3.4 End Iron Heating Limit
There is an additional limit imposed by the end iron region of the stator core which is most
prevalent on round rotor machines. This is due to flux produced by the end turns of the rotor
winding crossing the air gap and entering perpendicular to the stator core laminations. This causes
eddy currents to flow in the laminations and causes significant heating. Also at leading power
factor, the stator leakage flux adds with the rotor end turn leakage flux to produce larger eddy
currents and hence increasing heating of the end iron region. This limits operation in the
underexcited or “leading” power factor region and is indicated as the “Armature Core End Iron
Heating Limitation” on the capability curve shown in Figure 6.

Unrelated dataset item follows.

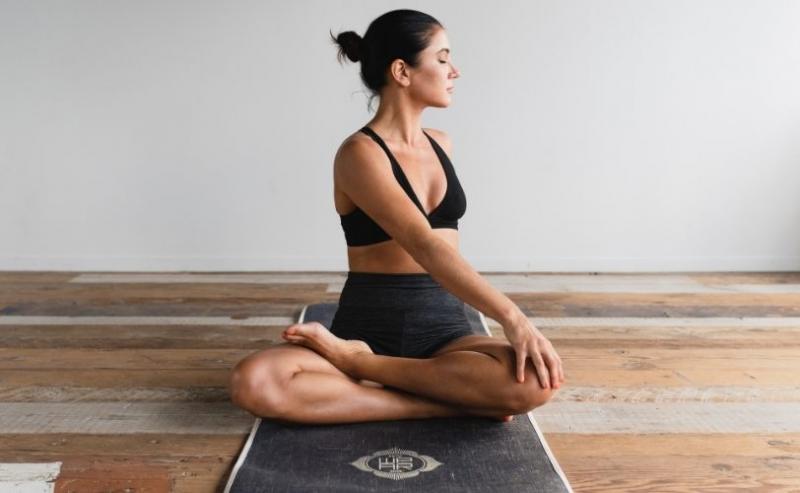 Woman twisting on yoga mat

3.5 Steady-State Stability Limits
Operation in the extreme underexcited region is limited to ensure the machine remains in
synchronism with the grid. This limit is a function of the internal impedance of the machine, Xg
along with the external impedance between the machine and the infinite bus, Xe. This limit is
indicated as the “Stability Limitation” on the capability curve shown in Figure 6.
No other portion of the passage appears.